LA HABANA, Cuba, noviembre (173.203.82.38) – Ya se sabe que la corrupción es lugar común en este mundo al que nos gusta llamar civilizado. Como la línea del horizonte. No hay un solo país sobre el que no gravite con su peso bruto. Ni existe un solo sistema político-económico que pueda jactarse de no causarla, o de no asumirla con resignación, en tanto mal congénito.
Por eso resulta ridículo que los representantes del régimen cubano insistan en la falacia –que sólo se creen ellos mismos, si acaso- de que nuestro sistema socialista, así le llaman, no es generador de corrupción, ni es connivente con sus prácticas.
Quien ahora ha repetido el sonsonete es el Fiscal General de la Isla, justo ante especialistas jurídicos de 20 países que se reunieron en La Habana, en uno de esos eventos internacionales que se inventan para exportar la moral en calzoncillos.
La verdad es que en Cuba los corruptos, grandes, medianos y pequeños no sólo constituyen la avanzada del éxito en sus respectivos estratos. También han llegado a convertirse en patrones de conducta para la ciudadanía, en general.
Esa manera tan escandalosa de banalizar la corrupción, de asumir el acto corrupto como lucecita al final del túnel, sin alternativas, ya que es clave para la sobrevivencia, es lo único que en rigor los representantes del régimen podrían pregonar como exclusividad de nuestro sistema socialista y como su aporte al mundo.
Porque hay algo que nadie podría ignorar, siempre que observe seriamente nuestra realidad. Y es que mientras en cualquier otro país la corrupción, por grande y aun sistémica que sea, actúa como excrecencia, aquí es orgánica, tanto que llega a ser lógica. Sustituye al trabajo y a su agente natural, la eficacia económica, por la sencilla razón de que el trabajo ha perdido su función primigenia como productor de bienes, sea para el individuo o para el grupo.
No son pocas las causas de esta pérdida. Pero aun a riesgo de sacrificar el rico matiz de los detalles, tal vez valga la pena ahorrarnos espacio y tiempo resumiéndolas todas con dos palabras: dictadura totalitaria. Y esa sí que es exclusiva.
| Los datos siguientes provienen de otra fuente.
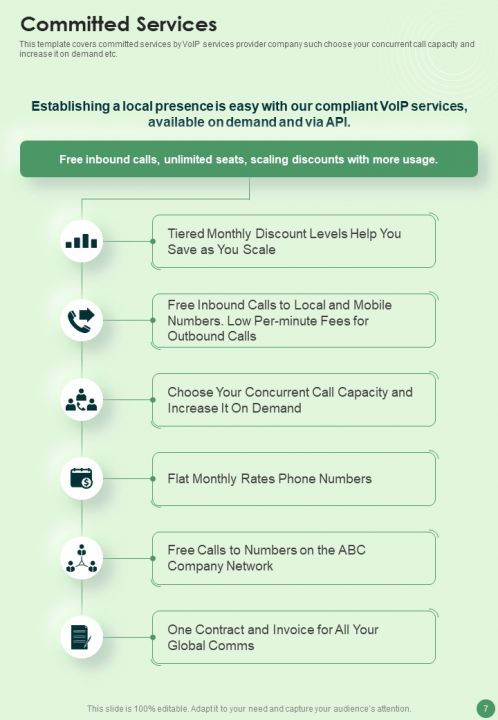 Committed Services

This template covers committed services by VoIP services provider company such choose your concurrent call capacity and increase it on demand etc.

Establishing a local presence is easy with our compliant VoIP services, available on demand and via API.

Free inbound calls, unlimited seats, scaling discounts with more usage.

Tiered Monthly Discount Levels Help You Save as You Scale

Free Inbound Calls to Local and Mobile Numbers. Low Per-minute Fees for Outbound Calls

Choose Your Concurrent Call Capacity and Increase It On Demand

Flat Monthly Rates Phone Numbers

Free Calls to Numbers on the ABC Company Network

One Contract and Invoice for All Your Global Comms

This slide is 100% editable. Adapt it to your need and capture your audience's attention.

7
Ciertamente sería ingenuo creer en la existencia de una panacea mágica para librar al planeta de esa peste que es la corrupción. No existe el modo. Lo más probable es que no llegue a existir nunca. “Para eliminar el mal del mundo –dijo un genio- es necesario antes apartar el mal del corazón humano”. Sin embargo, en el caso muy particular de Cuba, creo que sí existe al menos una panacea para aliviar el mal.
Y no es mágica, ni falta que nos hace. Dada la convicción de que para avanzar en el control de las prácticas corruptas –integradas ya a la idiosincrasia, a las nuevas tradiciones del pueblo- se impone un cambio radical en las estructuras de nuestro sistema de poder, el cual, si bien nos domina, ya no es capaz de gobernarnos.